Provided data
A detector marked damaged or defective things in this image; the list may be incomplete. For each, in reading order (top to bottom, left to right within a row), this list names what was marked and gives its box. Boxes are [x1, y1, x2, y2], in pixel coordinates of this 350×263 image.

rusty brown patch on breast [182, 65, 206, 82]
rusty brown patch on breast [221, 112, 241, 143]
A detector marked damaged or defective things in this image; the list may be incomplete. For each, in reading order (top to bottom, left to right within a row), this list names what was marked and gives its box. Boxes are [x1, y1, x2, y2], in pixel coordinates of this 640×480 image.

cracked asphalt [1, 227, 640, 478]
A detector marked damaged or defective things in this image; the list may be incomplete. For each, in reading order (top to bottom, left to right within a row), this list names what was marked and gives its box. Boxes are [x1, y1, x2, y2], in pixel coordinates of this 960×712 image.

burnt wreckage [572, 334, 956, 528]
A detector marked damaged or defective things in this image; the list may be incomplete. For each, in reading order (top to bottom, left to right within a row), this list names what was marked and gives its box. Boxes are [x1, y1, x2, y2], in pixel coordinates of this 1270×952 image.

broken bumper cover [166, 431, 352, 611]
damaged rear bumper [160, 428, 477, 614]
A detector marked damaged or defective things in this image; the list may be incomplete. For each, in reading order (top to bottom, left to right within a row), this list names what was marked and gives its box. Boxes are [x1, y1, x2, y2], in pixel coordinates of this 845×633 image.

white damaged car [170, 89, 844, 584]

Problem to work on
Rewrite all the data above, replacing "damaged or defective things" with "faulty or broken items" and leaving everything else the same.

Correct response
A detector marked faulty or broken items in this image; the list may be incomplete. For each, in reading order (top to bottom, left to right within a row), this list names what was marked and gives its box. Boxes are [x1, y1, x2, y2], in pixel coordinates of this 350×263 image.

rusty brown patch on breast [182, 65, 206, 82]
rusty brown patch on breast [221, 112, 241, 143]
A detector marked faulty or broken items in this image; the list may be incomplete. For each, in reading order (top to bottom, left to right within a row), this list names what was marked and gives its box. Boxes are [x1, y1, x2, y2], in pixel coordinates of this 640×480 image.

cracked asphalt [1, 227, 640, 478]
A detector marked faulty or broken items in this image; the list may be incomplete. For each, in reading order (top to bottom, left to right within a row), this list names what was marked and gives its box. Boxes are [x1, y1, x2, y2], in pixel coordinates of this 960×712 image.

burnt wreckage [572, 334, 956, 528]
A detector marked faulty or broken items in this image; the list may be incomplete. For each, in reading order (top to bottom, left to right within a row), this list names what was marked and gives its box. Boxes are [x1, y1, x2, y2], in pixel coordinates of this 1270×952 image.

broken bumper cover [166, 431, 352, 611]
damaged rear bumper [160, 428, 477, 614]
A detector marked faulty or broken items in this image; the list may be incomplete. For each, in reading order (top to bottom, left to right within a row), this list names what was marked and gives its box. Boxes are [x1, y1, x2, y2], in pixel coordinates of this 845×633 image.

white damaged car [170, 89, 844, 584]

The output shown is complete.